When I felt a coach was picking on my son, I made an appointment to complain about it, only to find out that he had earned the “coach’s award” for best attitude and effort. That surprised me and I’m embarrassed about that meeting to this day.
When my daughter was given five days of after-school detention for forgetting to bring the photocopy of Christmas song lyrics to music class, I complained that the punishment was over the top. In fact, other kids were given two nights detention, so there was a definite crossing the line by the music teacher—in my humble opinion.
There are countless other incidents where I went to battle for my kids. I do believe I taught them the difference between right and wrong and that they should stand up for themselves. At least that’s what I told myself at the time.
I couldn’t understand why other parents would stand by and let bad things happen to their kids. I do now. Sometimes it’s better to keep your mouth shut and shrug your shoulders. I’ve found that some of the things that would have bugged me to no end, will soon disappear on their own within a few days or weeks. By making an issue out of little things, they can turn into big ones and burn a lot of energy and create angst.

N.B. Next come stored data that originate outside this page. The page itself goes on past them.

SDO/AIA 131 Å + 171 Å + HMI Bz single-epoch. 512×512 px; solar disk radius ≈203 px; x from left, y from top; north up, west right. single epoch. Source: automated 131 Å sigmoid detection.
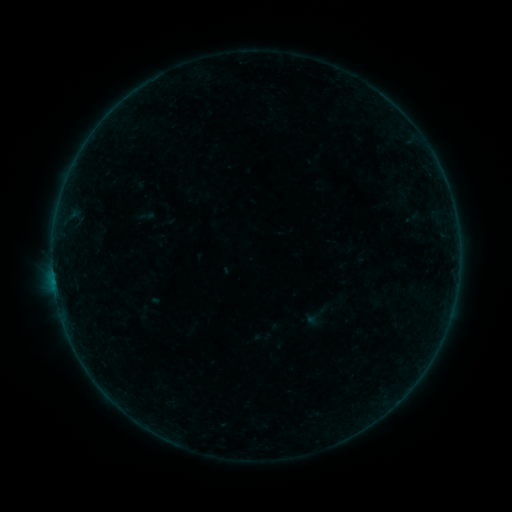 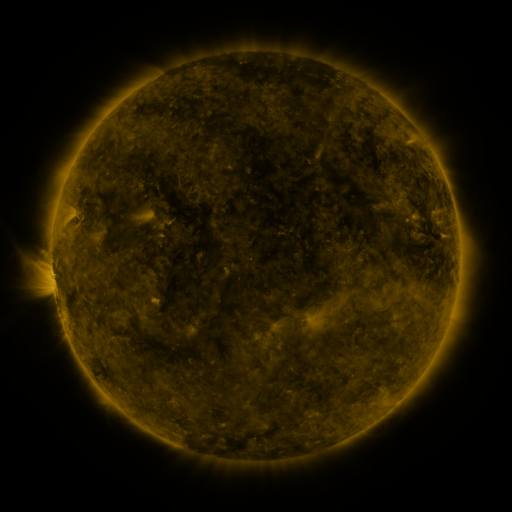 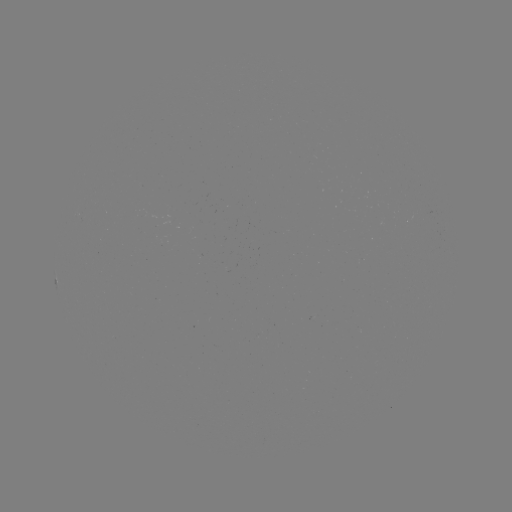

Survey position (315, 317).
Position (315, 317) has sigmoid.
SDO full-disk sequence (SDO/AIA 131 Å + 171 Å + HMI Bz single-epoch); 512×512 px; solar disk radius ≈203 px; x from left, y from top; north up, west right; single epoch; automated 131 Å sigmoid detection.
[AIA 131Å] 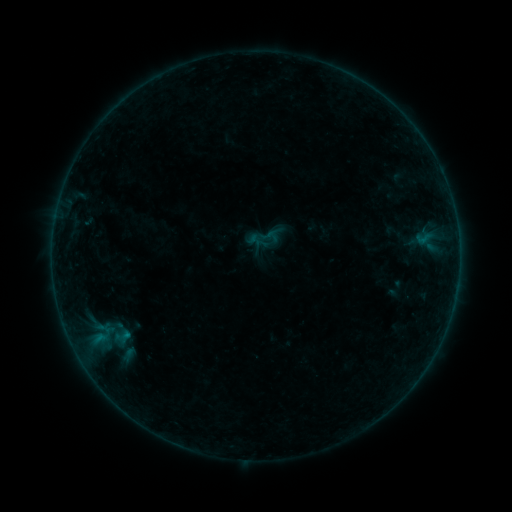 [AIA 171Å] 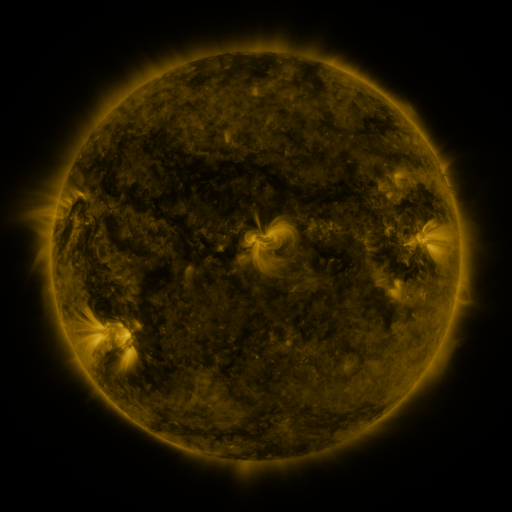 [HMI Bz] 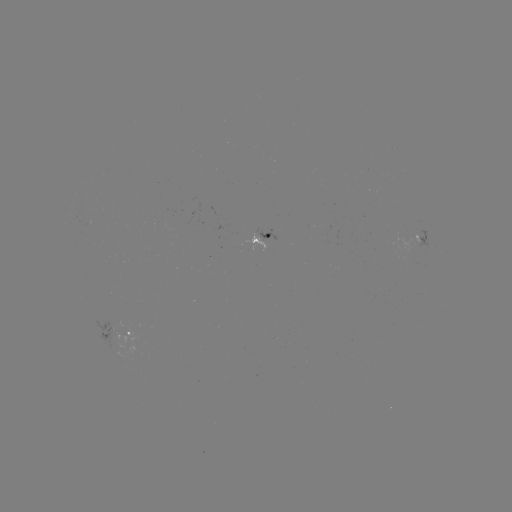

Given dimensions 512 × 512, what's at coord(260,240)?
sigmoid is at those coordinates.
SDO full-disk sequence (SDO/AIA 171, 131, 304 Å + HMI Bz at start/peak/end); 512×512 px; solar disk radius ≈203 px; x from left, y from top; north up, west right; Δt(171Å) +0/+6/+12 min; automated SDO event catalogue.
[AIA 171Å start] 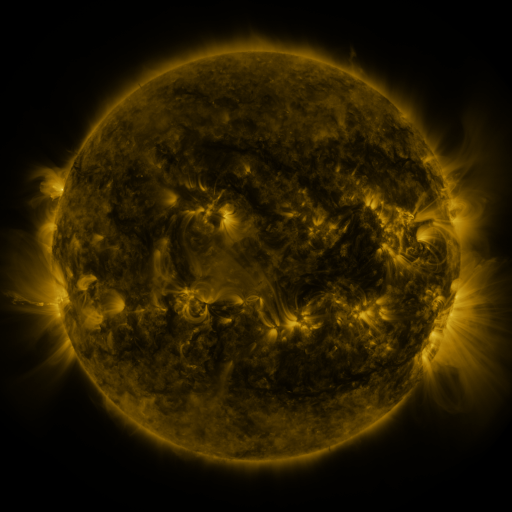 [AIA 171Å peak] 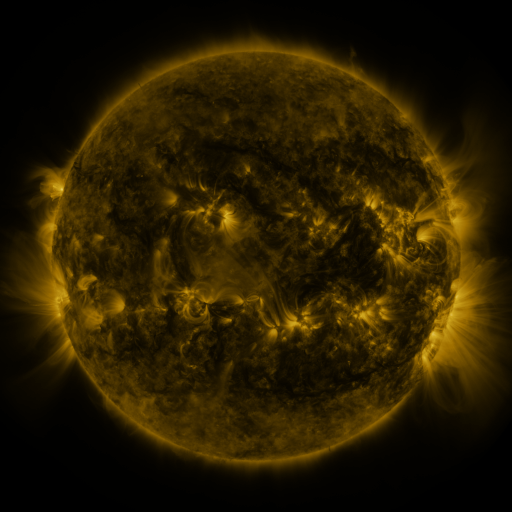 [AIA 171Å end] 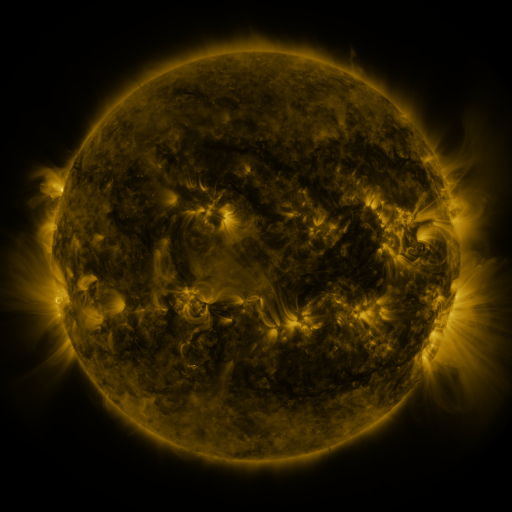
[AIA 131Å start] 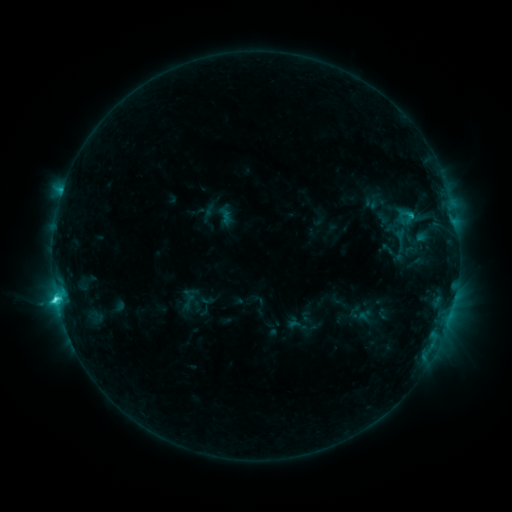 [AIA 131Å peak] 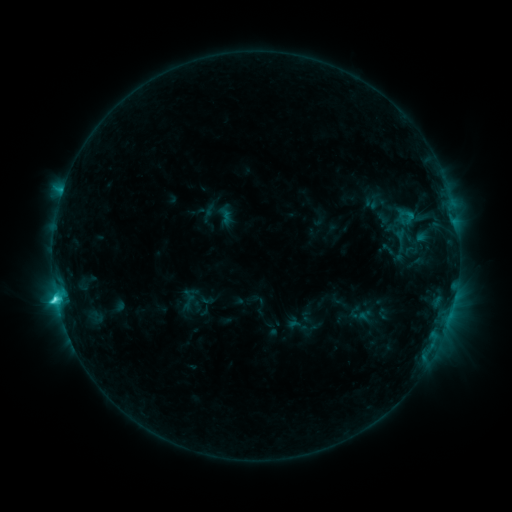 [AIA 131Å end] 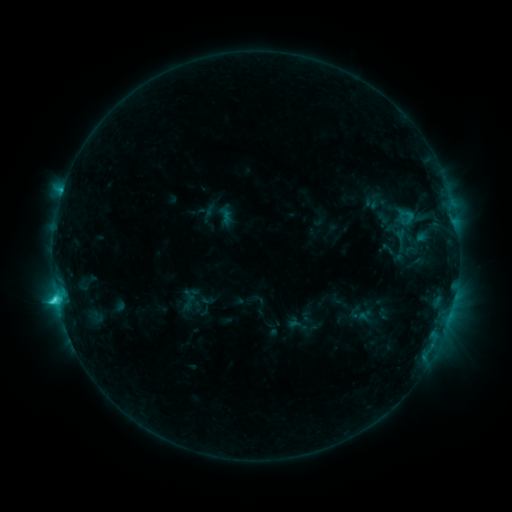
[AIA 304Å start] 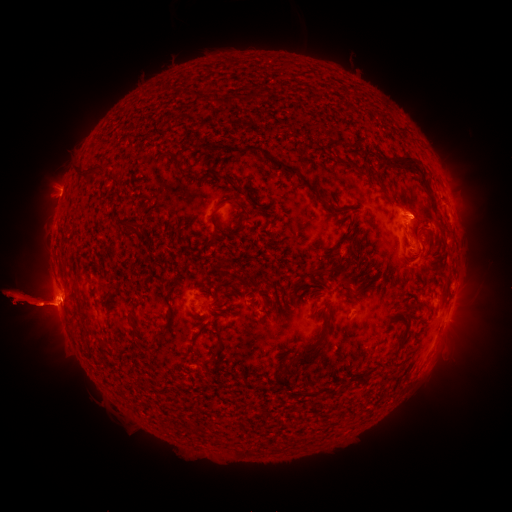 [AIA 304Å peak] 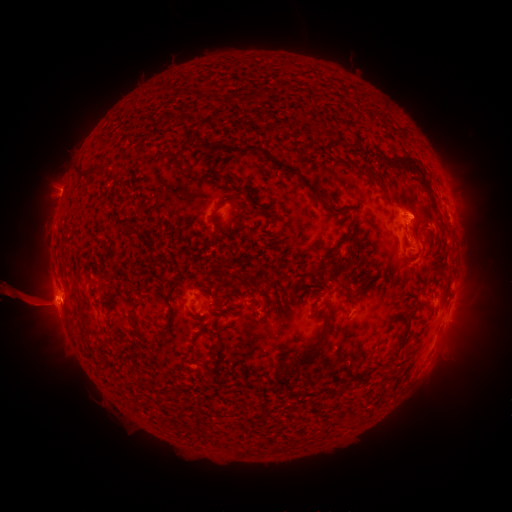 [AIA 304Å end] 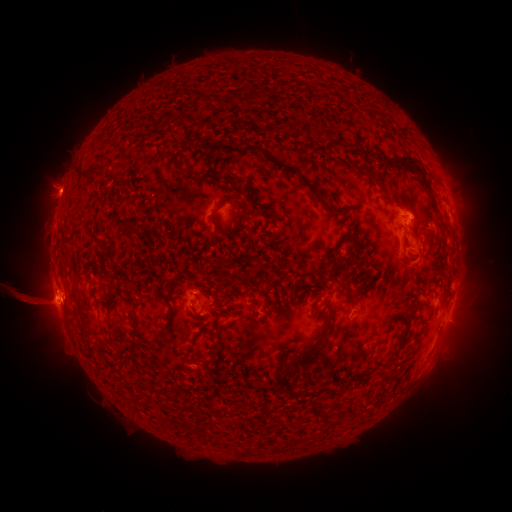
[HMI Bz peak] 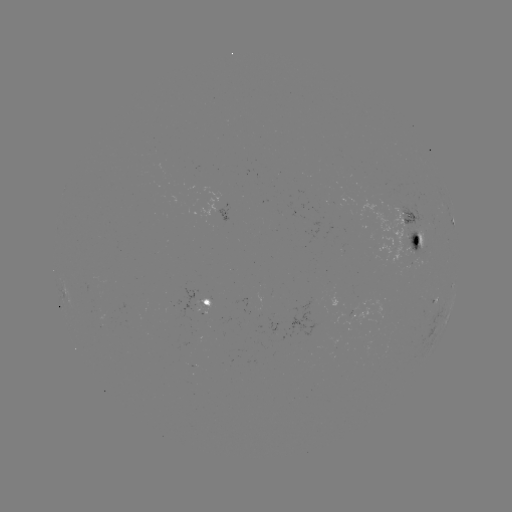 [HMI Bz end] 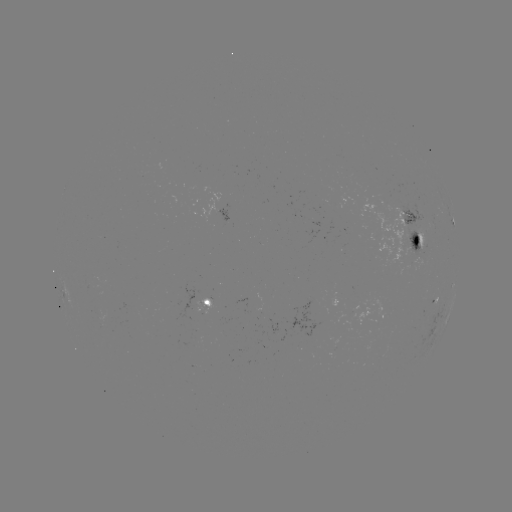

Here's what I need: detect eruption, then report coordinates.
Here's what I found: eruption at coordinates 25,300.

My daughter complained to me last night that during a meeting with students on a group project, the guys were complaining that all the women coming forward about sexual harassment were “just looking for attention.” That infuriated my daughter to no end. I asked her if she was going to put up with it or wanted to go to the professor or counselor and complain. She decided to let it go. She’s a week from being done with the class and just wants to get through it. I told her I would stand by whatever she decided.
When my son received a letter telling him he was kicked out of school during the summer after his freshman year for bad grades, I was horrified. But, then I stood by and watched him research his options online. He wrote a letter to contest the decision and got hospital and doctor records to substantiate his unfortunate circumstances of an injury and surgery which caused too many missed classes. He was let back in without me doing a thing. After that, he earned As.
One thing I know about parenting is all we can do is try our best. It’s been my goal to raise kids who know the difference between right and wrong and will try their best as well.
What do you think about parents fighting battles for their kids? Are they helping or hurting them by getting involved?